STUDY QUESTIONS:
**1.** According to the text on autopsy rates, what do countries with lower autopsy rates tend toward?
**2.** Please transcribe the part of the text on autopsy rates that opens with the words containing "Autopsy rates have" and closes with "by this data.".

TEXT FOR ANALYSIS:
┌──

The accurate assessment of causes of death, or lack thereof, has significant implications. Cause of death statistics – which are based on death certificates—have an important role in the calculation of the burden of diseases and mortality (e.g. disability-adjusted life years [DALYs]), which informs the allocation of resources in the healthcare system—for example towards capacity building for prevention and treatment of mental health disorders and suicide. Thus, accurate death investigations have a decisive indirect effect on valid cause of death statistics and associated health care planning [24].

Autopsy rates have been decreasing in Europe and North America. Our study implies that both suicides and accidents may frequently be misclassified, which has wide ranging consequences. More precisely, when the correct classification of death is reliant on autopsy rates, the comparability of death statistics between countries is limited – i.e. countries with lower autopsy rates tend towards wrongly classifying more suicide and accident deaths than countries with high autopsy rates [25, 26]. Many studies utilize national death statistics and, if these are biased, research using measures derived from this data, such as DALYs, would have limited reliability and validity [9]. If this holds true, the current scientific literature may be less reliable than believed—as may be all public health interventions informed by this data.

Misclassifying causes of death threatens public health and safety and wastes limited public health resources by misallocating funds. Our study emphasises the need to improve cause of death classifications by improving the funding of the medico-legal system and adapting new standards and methods of classifying deaths [27], such as new approaches to categorisations [3], systems [28, 29], or simply better funding for more autopsies to ensure valid classifications of death. Currently, countries do not do this to a satisfactory extent as reflected in the poor quality of death statistics. Furthermore, countries may want to consider using autopsies in unambiguous death cases on a random test basis as a measure for quality control of death certification procedures. This could be used to monitor the accuracy of national death statistics and to inspect the ability of those certifying deaths, thus identifying professions, groups or individuals who require further training [25, 26]. Akin to the WHO data quality statistics [30], these investigations can be openly made available to researchers. More precisely, as long as cause of death misclassifications remain a challenge, we strongly urge that autopsy rates and other methods should be developed and established as a standard measure. Thus, like gender, age, or unemployment, autopsy rates—or other measures of cause of death misclassification—should be broadly included as confounders in the analyses of ecological data. There are limitations to this study. More precisely, as the analyses is based on ecological data, interferences should be made with caution. Moreover medico-legal systems vary between different countries, which makes drawing universal conclusions difficult. Therefore, research should be conducted in individual countries taking differences into account to provide information better tailored to the need of the respective countries and regions.

Conclusion

Our study suggests that suicides may be misclassified as accidents and drug use disorder deaths, and that accidents may be misclassified as suicides. Consequentially, our results imply that death certificates regularly include errors, thereby biasing national death statistics and thus all measures and studies based on these statistics. Therefore, autopsies should be conducted more frequently in equivocal cases—and on a test basis in unequivocal cases—to improve death certifications. Until these changes have been implemented, the present bias can be minimized by including autopsy rates as a confounder in studies based on death statistics.

└──

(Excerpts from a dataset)
┌──

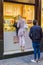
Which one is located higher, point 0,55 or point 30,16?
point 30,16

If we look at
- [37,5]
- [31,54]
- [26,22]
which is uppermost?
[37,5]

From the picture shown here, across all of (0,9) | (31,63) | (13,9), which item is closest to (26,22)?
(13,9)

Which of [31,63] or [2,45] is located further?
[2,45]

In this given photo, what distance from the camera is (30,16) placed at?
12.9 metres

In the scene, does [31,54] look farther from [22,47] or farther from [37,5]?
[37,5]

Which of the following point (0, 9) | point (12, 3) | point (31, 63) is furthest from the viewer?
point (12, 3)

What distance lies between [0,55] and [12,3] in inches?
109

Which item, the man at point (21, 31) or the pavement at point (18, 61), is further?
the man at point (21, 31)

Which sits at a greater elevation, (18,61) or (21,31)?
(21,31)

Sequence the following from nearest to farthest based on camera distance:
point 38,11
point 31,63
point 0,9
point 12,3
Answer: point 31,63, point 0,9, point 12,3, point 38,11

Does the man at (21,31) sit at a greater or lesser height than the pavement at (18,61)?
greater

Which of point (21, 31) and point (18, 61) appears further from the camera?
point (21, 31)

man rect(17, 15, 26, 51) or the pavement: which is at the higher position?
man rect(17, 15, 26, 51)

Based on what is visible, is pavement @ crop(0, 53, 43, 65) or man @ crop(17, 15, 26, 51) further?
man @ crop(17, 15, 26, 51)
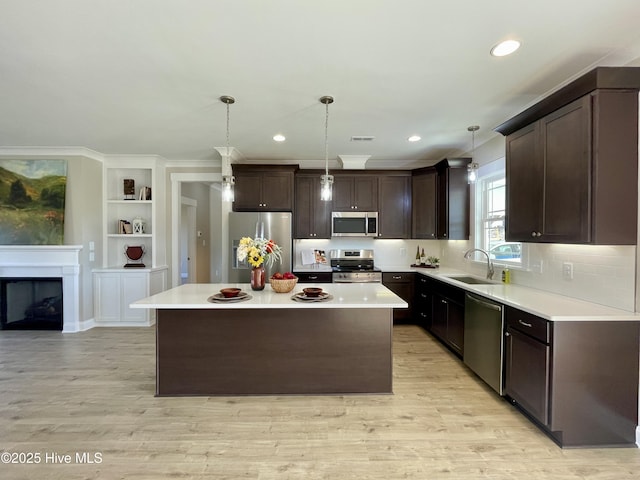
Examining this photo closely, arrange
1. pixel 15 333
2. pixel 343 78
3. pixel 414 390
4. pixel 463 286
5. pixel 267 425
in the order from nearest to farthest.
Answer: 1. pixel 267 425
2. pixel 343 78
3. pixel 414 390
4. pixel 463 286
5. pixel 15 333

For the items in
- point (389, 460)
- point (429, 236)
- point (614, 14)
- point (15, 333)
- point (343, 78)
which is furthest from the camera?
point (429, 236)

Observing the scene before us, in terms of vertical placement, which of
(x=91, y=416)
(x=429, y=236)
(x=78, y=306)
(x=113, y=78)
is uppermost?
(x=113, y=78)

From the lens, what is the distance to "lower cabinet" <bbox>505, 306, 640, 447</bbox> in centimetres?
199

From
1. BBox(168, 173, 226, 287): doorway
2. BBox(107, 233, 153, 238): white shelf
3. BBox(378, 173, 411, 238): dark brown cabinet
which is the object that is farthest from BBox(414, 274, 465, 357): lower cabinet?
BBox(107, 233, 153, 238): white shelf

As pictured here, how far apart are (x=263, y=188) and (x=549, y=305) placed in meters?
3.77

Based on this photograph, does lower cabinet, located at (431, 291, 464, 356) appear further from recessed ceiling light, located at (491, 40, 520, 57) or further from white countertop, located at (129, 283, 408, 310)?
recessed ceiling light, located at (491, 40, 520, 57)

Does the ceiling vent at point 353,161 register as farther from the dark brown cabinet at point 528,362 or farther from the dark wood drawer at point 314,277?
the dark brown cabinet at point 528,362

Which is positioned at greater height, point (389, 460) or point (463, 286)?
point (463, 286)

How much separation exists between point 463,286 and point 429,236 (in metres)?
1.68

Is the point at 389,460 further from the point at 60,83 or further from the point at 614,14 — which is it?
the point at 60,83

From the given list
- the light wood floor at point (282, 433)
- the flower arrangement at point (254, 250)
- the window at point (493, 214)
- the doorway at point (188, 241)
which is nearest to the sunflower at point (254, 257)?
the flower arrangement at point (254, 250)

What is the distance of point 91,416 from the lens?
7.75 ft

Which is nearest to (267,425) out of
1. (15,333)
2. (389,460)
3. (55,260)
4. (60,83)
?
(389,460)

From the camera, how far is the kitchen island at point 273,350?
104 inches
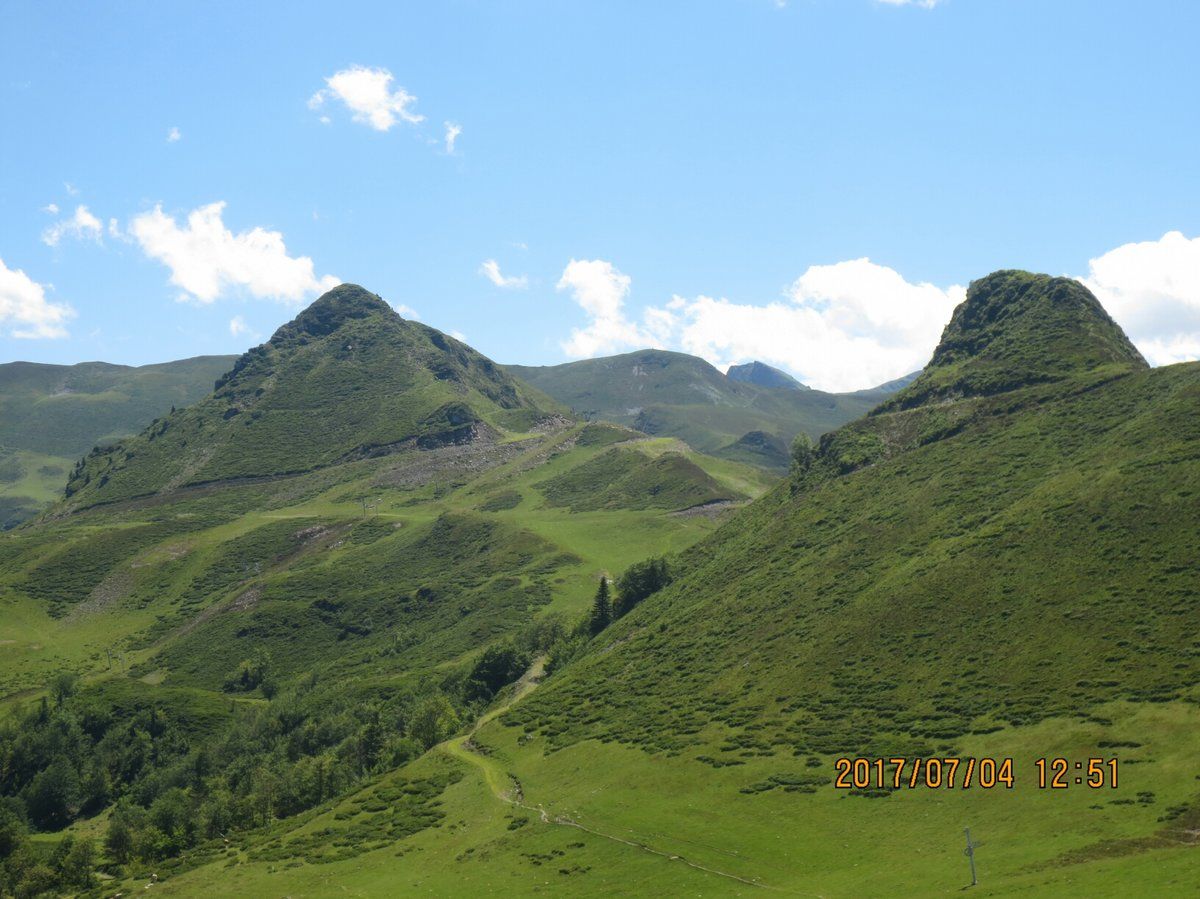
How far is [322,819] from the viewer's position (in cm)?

└──
┌──

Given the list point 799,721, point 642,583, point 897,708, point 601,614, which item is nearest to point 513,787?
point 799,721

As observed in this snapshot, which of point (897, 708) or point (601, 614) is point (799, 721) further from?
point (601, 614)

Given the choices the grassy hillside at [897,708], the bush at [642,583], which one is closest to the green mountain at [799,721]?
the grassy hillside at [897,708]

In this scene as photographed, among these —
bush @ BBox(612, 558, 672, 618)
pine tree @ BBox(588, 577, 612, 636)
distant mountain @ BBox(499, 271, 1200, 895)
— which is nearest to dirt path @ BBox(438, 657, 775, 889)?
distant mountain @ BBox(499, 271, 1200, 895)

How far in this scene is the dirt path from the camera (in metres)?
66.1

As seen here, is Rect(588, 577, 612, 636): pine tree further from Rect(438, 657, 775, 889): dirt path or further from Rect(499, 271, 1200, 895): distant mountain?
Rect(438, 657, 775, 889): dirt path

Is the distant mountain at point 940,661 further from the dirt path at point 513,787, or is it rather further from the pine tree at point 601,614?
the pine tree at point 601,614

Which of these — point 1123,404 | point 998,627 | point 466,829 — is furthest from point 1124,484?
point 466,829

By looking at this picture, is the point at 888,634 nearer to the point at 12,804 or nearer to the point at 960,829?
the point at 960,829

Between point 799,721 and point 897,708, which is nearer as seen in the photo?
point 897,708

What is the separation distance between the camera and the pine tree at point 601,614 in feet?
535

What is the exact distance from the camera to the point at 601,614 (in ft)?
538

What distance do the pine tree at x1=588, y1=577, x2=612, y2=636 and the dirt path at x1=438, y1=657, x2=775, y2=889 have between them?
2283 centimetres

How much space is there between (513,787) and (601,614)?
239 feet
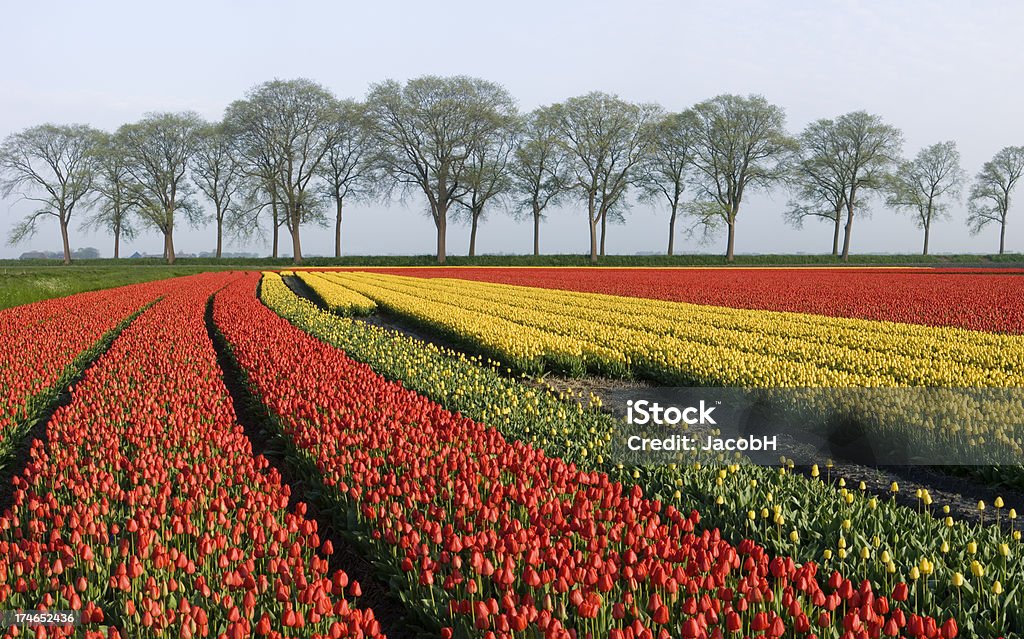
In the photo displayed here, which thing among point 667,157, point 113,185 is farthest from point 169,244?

└──

RESULTS BY TASK:
**1.** They tend toward wrongly classifying more suicide and accident deaths than countries with high autopsy rates.

**2.**
Autopsy rates have been decreasing in Europe and North America. Our study implies that both suicides and accidents may frequently be misclassified, which has wide ranging consequences. More precisely, when the correct classification of death is reliant on autopsy rates, the comparability of death statistics between countries is limited – i.e. countries with lower autopsy rates tend towards wrongly classifying more suicide and accident deaths than countries with high autopsy rates [25, 26]. Many studies utilize national death statistics and, if these are biased, research using measures derived from this data, such as DALYs, would have limited reliability and validity [9]. If this holds true, the current scientific literature may be less reliable than believed—as may be all public health interventions informed by this data.